When I moved into my new home the first flower delivered was a daffodil
and I smiled.
I didn’t know I loved the daffodils.

I didn’t know I loved so many things,
    black       silver	  white	       yellow
and most especially red, until I sat
at my desk and counted these 11 breaths. 

 

 

My poem, She Chased Beauty, is based on Joy Harjo’s She Had Some Horses.
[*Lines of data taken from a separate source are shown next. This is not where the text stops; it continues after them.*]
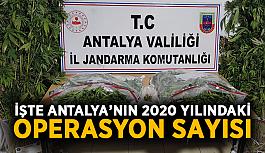 İşte Antalya'nın 2020 yılındaki operasyon sayısı
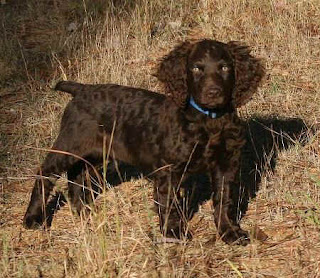 Boykin Spaniel Pictures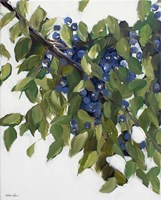 Blueberries Fine Art Print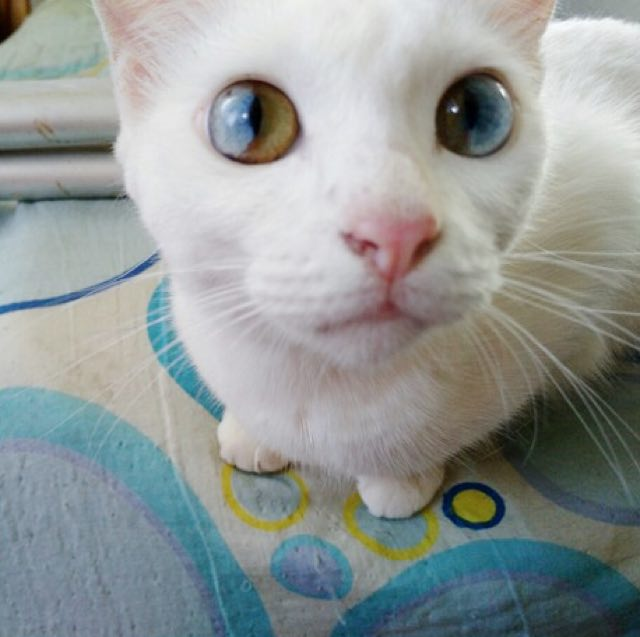 heterochromia-eyes-rare-cat-condition-beautiful-eyes-4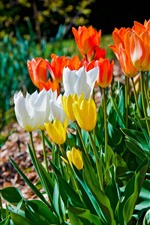 Preview iPhone wallpaper Flowers field, white, orange, yellow tulips
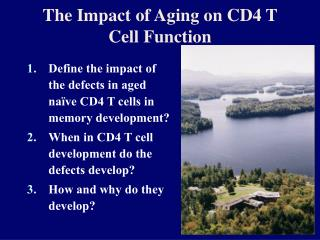The Impact of Aging on CD4 T Cell Function
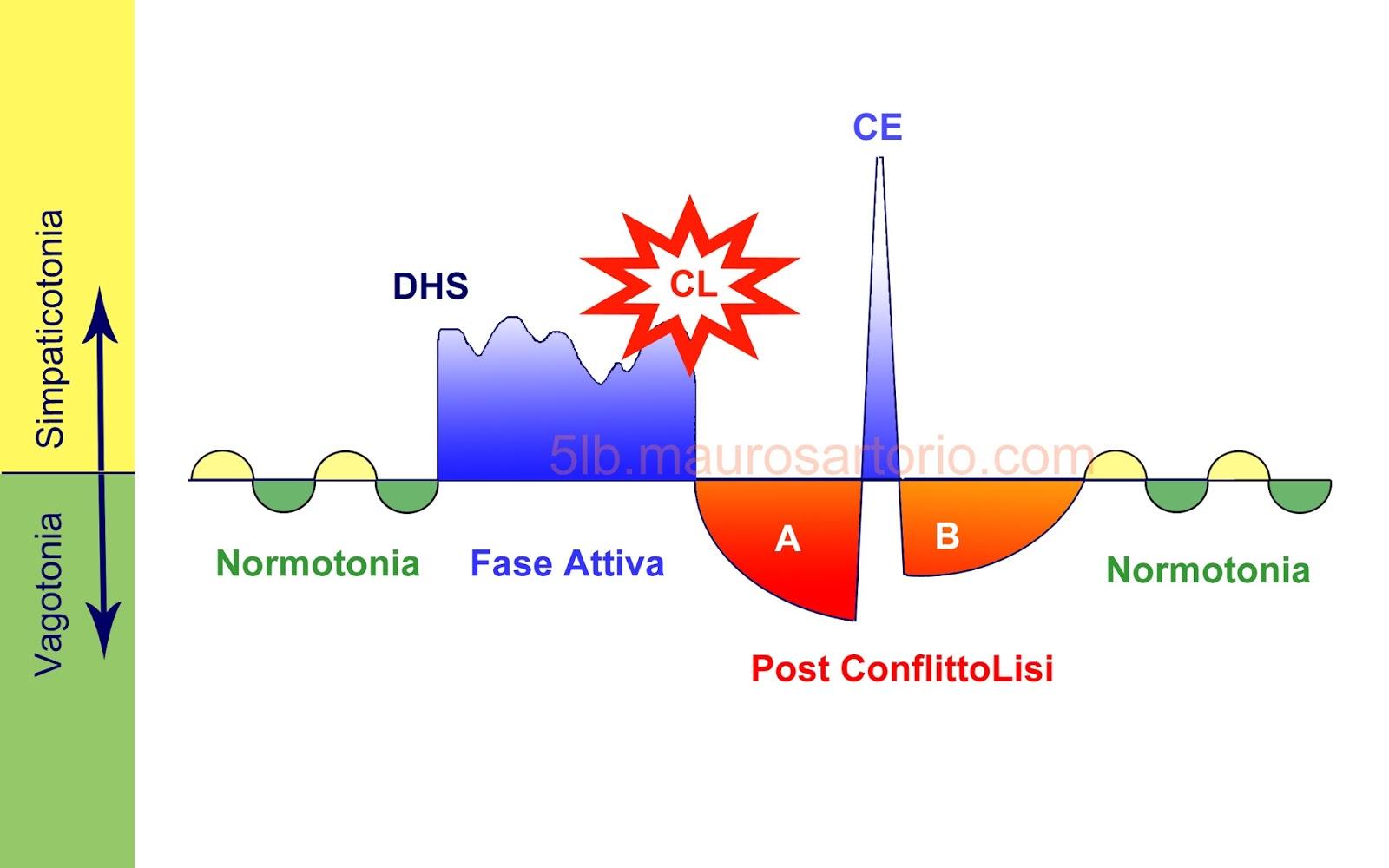 Metodo di verifica delle 5 Leggi Biologiche del dott. Hamer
This poem (and a few others) was published in the first issue of the online literary magazine, The Dandelion Review.

 

She Chased Beauty
		for Joy Harjo
 

She chased beauty in sidewalk chalk.
She chased beauty in fistfuls of dandelions held softly against her lip.
She chased beauty in her mother’s high heels.
She chased beauty in the purr of a calico cat whose eye would sometimes 
    glitter with madness.

She chased beauty.

She chased beauty through the splash of a spring puddle.
She chased beauty in lilac-flowered hair.
She chased beauty in the ink of a book.
She chased beauty in a house that shivered with too much pain.
She chased beauty in parents too tired to chase back.

She chased beauty.

She chased beauty in bright red lipstick.
She chased beauty with pink painted toes, then hid them in steel-toed 
    boots. 
She chased beauty in the beards of men who were not beautiful.
She chased beauty in the beard of a man who was.

She chased beauty.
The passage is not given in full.